Divided into the four themes, the exhibition begins with The Stroke of a Pencil”, that point of conception where the idea is created from the original sketch. The Yves Saint Laurent Revolution gives us the “feminized versions” of men’s attire with a touch of seductive appeal. The Palette explores a reversal of the traditional rules of colour harmony. Lyrical Sources brings the life cycle of fashion full circle to the sources of inspiration, sources rooted in the “historical, literary (Marcel Proust, Oscar Wilde, Louis Aragon, Jean Cocteau…) and artistic “influences” explored and interpreted in the genius that is Saint Laurent.

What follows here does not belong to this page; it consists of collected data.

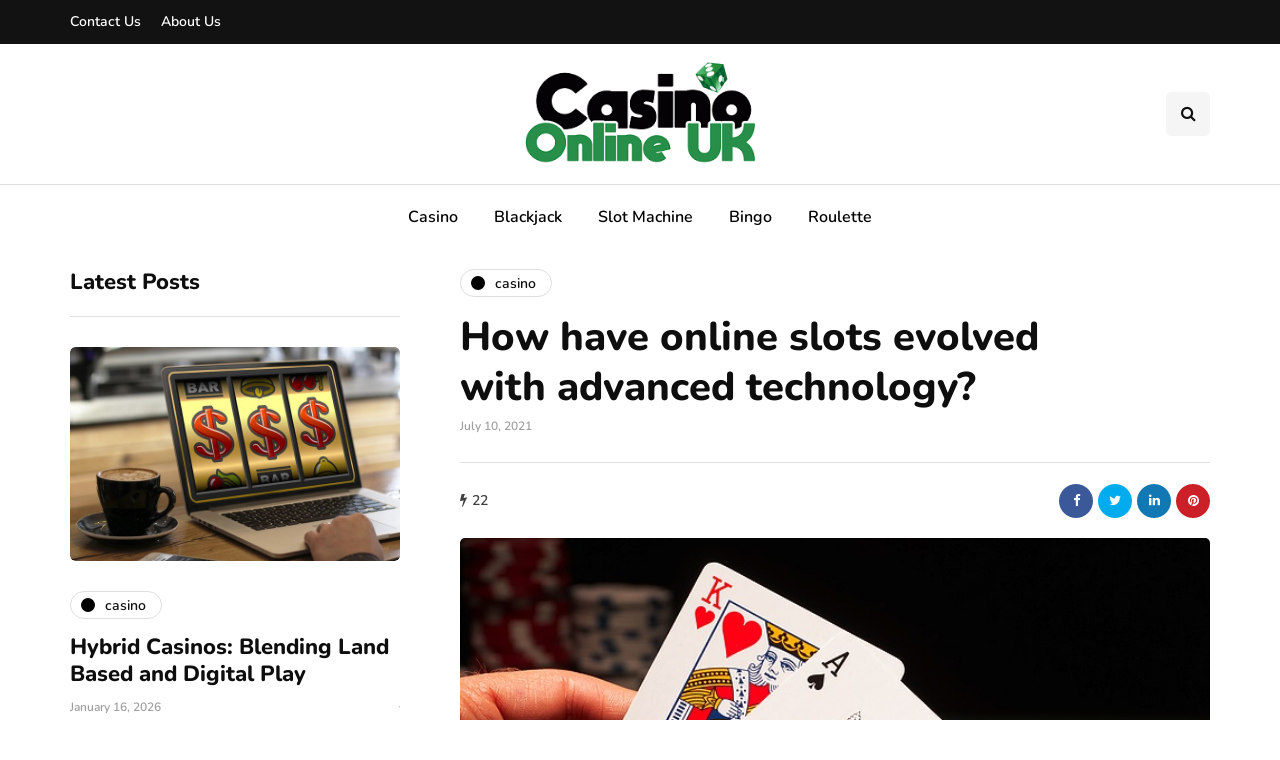

--- FILE ---
content_type: text/css
request_url: https://www.casinoonline-uk.net/wp-content/uploads/style-cache-inhype.css?ver=1767019237.5482
body_size: 3955
content:
/* Cache file created at 2025-12-29 14:40:37 */  header .col-md-12 {  height: 140px;  }  .navbar .nav > li {  padding-top: 10px;  padding-bottom: 10px;  }  .nav > li > .sub-menu {  margin-top: 10px;  }  .header-menu li a,  .header-menu .menu-top-menu-container-toggle {  padding-top: 10px;  padding-bottom: 10px;  }  .header-menu .menu-top-menu-container-toggle + div[class*="-container"] {  top: calc(10px + 10px + 15px);  }  header .logo-link img {  width: 250px;  }  .inhype-blog-posts-slider .inhype-post {  height: 420px;  }  .inhype-blog-posts-slider {  max-height: 420px;  }  @media (min-width: 1024px) {  body.single-post.blog-post-header-with-bg.blog-post-transparent-header-enable .container-page-item-title.with-bg .page-item-title-single,  body.page.blog-post-header-with-bg.blog-post-transparent-header-enable .container-page-item-title.with-bg .page-item-title-single {  padding-top: 260px;  }  }  .inhype-post .inhype-post-image-wrapper {  padding-bottom: 64.8648%;  }    /* Top menu */  @media (max-width: 991px) {  .header-menu-bg {  display: none;  }  }    /**  * Theme Google Fonts  **/  /* Fonts */  .headers-font,  h1, h2, h3, h4, h5, h6,  .h1, .h2, .h3, .h4, .h5, .h6,  .blog-post .format-quote .entry-content,  blockquote,  .sidebar .widget .post-title,  .author-bio strong,  .navigation-post .nav-post-name,  .sidebar .widgettitle,  .post-worthreading-post-container .post-worthreading-post-title,  .post-worthreading-post-wrapper .post-worthreading-post-button,  .page-item-title-archive .page-description,  .sidebar .widget.widget_inhype_categories,  .sidebar .widget.widget_nav_menu li,  .widget_recent_entries li a,  .widget_recent_comments li a,  .widget_archive li a,  .widget_rss li a {  font-family: 'Nunito';  font-weight: 800;  }  body {  font-family: 'Rubik';    font-size: 15px;  }  .additional-font,  .btn,  input[type="submit"],  .woocommerce #content input.button,  .woocommerce #respond input#submit,  .woocommerce a.button,  .woocommerce button.button,  .woocommerce input.button,  .woocommerce-page #content input.button,  .woocommerce-page #respond input#submit,  .woocommerce-page a.button,  .woocommerce-page button.button,  .woocommerce-page input.button,  .woocommerce a.added_to_cart,  .woocommerce-page a.added_to_cart,  .woocommerce span.onsale,  .woocommerce ul.products li.product .onsale,  .wp-block-button a.wp-block-button__link,  .header-menu li.menu-item > a,  .header-menu .topmenu-custom-content,  .mainmenu li.menu-item > a,  .footer-menu,  .inhype-post .post-categories,  .sidebar .widget .post-categories,  .blog-post .post-categories,  .inhype-blog-posts-slider .inhype-post-details .inhype-post-info,  .post-subtitle-container,  .sidebar .widget .post-date,  .sidebar .widget .post-author,  .inhype-post .post-author,  .inhype-post .post-date,  .inhype-post .post-details-bottom,  .inhype-post .post-read-time,  .blog-post .tags,  .navigation-post .nav-post-title,  .comment-metadata .date,  header .header-blog-info,  .inhype-subscribe-block h6,  .header-topline-wrapper .header-topline,  .navigation-post .nav-post-button-title,  .sidebar .widget.widget_inhype_social_icons .social-icons-wrapper {  font-family: 'Nunito';  font-weight: 600;  }  /**  * Colors and color skins  */  :root {  --color-body-bg: #ffffff;  --color-body-text: #333333;  --color-theme: #000000;  --color-theme-alt: #FF3366;  --color-button: #2568ef;  --color-button-hover: #48494b;  --color-mainmenu-dark-bg: #121212;  --color-mainmenu-dark-bg-grad: #121212;  --color-mainmenu-link: #000000;  --color-mainmenu-link-hover: #2568ef;  --color-mainmenu-submenu-bg: #FFFFFF;  --color-mainmenu-submenu-link: #000000;  --color-mainmenu-submenu-link-hover: #2568ef;  --color-bg-topmenu: #FFFFFF;  --color-bg-topmenu-dark-bg: #121212;  --color-bg-footer: #FFFFFF;  --color-bg-footer-dark: #13181C;  --color-reading-progress-bar: #000000;  } /*2025-12-29 14:40*//* CSS Generator Execution Time: 0.00089788436889648 seconds */

--- FILE ---
content_type: text/javascript
request_url: https://www.casinoonline-uk.net/wp-content/uploads/js-cache-inhype.js?ver=1767019237.5504
body_size: 228
content:
/* Cache file created at 2025-12-29 14:40:37 */    (function($){
    $(document).ready(function() {


        
    });
    })(jQuery);
     /*2025-12-29 14:40*//* JS Generator Execution Time: 4.5061111450195E-5 seconds */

Throughout his career, Yves Saint Laurent examined the work of the great artists of our day, expressing his personal tastes and the paintings he admired by transforming painting into fabric. Some of his creations reflect the visual sensations of Impressionism, while others liberate the expressive power of some of the great names and movements of modern art: Mondrian and Poliakoff in 1965, the “Pop Art” dresses in 1966, Picasso in 1979 and Braque in 1988.

Exhibition Curators

The French fashion historian Florence Müller, Chief Curator of the exhibition, has shared her passion for and knowledge of French fashion and haute couture with Associate Curators Diane Charbonneau, Curator of Contemporary Decorative Arts at the Montreal Museum of Fine Arts, and Jill D’Alessandro, associate curator, Caroline and H. McCoy Jones Department of Textile Arts, Fine Arts Museums of San Francisco.

The museum is located at 1380 Sherbrooke Street West, Montreal, Quebec Canada with the mailing address at P.O. Box 3000, Station “H”, Montreal, Quebec Canada H3G 2T9.